[Texto de análisis]:
Dejad que los locos se acerquen a mi

En una entrevista que mantuve hace tiempo con Kiko Amat, presentaba en Tenerife la novela Antes del huracán, explicó que había nacido en un barrio próximo a un psiquiátrico por lo que se había acostumbrado a convivir con sus pacientes, la mayoría con derecho a salir a la calle. Fue un momento interesante. Le recordé a Amat que aquí en Santa Cruz pasaba algo similar. La capital tinerfeña cuenta con un hospital psiquiátrico y la población ha asimilado como vecinos a los enfermos a los que el centro les abre la puerta de la calle para que den un paseo, transiten por la ciudad y se mezclen como uno más entre una ciudadanía que cada día está perdiendo un poco más la cabeza.

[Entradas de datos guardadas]
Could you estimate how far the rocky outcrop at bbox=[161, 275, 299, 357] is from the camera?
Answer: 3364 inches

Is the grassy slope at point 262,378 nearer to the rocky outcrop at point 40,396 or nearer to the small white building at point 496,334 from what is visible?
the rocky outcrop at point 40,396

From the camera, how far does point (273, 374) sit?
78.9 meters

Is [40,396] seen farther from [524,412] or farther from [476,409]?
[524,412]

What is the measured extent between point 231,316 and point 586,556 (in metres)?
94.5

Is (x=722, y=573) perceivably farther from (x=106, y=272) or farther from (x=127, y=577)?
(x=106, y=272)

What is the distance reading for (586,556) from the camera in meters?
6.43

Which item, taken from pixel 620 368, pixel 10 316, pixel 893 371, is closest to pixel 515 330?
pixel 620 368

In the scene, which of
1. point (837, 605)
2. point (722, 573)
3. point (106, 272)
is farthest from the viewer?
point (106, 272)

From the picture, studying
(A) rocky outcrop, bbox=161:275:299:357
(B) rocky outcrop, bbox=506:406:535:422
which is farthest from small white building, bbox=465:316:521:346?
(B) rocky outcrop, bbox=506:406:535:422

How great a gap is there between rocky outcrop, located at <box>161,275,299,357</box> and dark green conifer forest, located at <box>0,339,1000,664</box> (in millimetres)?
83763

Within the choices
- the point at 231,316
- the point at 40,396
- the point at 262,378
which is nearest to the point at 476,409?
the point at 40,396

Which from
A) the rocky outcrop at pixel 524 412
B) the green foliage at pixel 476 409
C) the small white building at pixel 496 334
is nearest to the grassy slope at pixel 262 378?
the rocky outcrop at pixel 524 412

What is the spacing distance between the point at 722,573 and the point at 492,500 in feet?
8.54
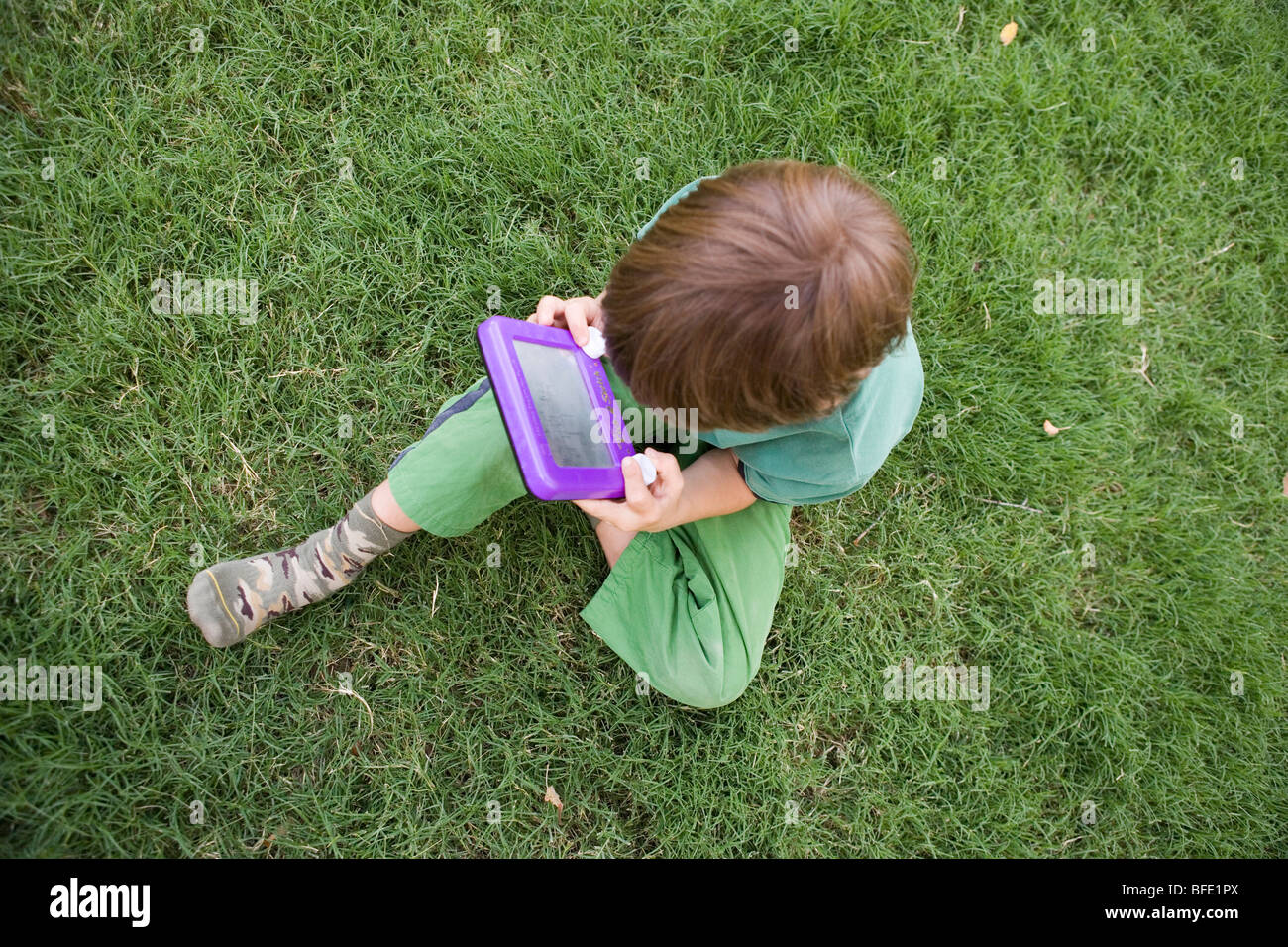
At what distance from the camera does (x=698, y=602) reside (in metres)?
1.93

[Requisitos del ejercicio]:
1 – Reproduce literalmente el fragmento del texto de análisis que empieza en "Dejad que los" y llega hasta "más la cabeza.".
2 – Indica si cada afirmación concuerda con el texto de análisis, respondiendo sí o no y citando literalmente las palabras del texto que lo deciden: (a) Kiko Amat nació en un barrio próximo a un psiquiátrico. (b) La entrevista se hizo cuando Amat presentaba en Tenerife la novela Antes del huracán. (c) La mayoría de los pacientes del psiquiátrico junto al que creció Amat no podía salir a la calle.
3 – Traduce al inglés esta oración del texto de análisis: "Le recordé a Amat que aquí en Santa Cruz pasaba algo similar."

[Respuestas]:
1 –
Dejad que los locos se acerquen a mi

En una entrevista que mantuve hace tiempo con Kiko Amat, presentaba en Tenerife la novela Antes del huracán, explicó que había nacido en un barrio próximo a un psiquiátrico por lo que se había acostumbrado a convivir con sus pacientes, la mayoría con derecho a salir a la calle. Fue un momento interesante. Le recordé a Amat que aquí en Santa Cruz pasaba algo similar. La capital tinerfeña cuenta con un hospital psiquiátrico y la población ha asimilado como vecinos a los enfermos a los que el centro les abre la puerta de la calle para que den un paseo, transiten por la ciudad y se mezclen como uno más entre una ciudadanía que cada día está perdiendo un poco más la cabeza.

2 –
(a) Sí: "explicó que había nacido en un barrio próximo a un psiquiátrico".
(b) Sí: "presentaba en Tenerife la novela Antes del huracán".
(c) No: "la mayoría con derecho a salir a la calle".

3 – I reminded Amat that something similar happened here in Santa Cruz.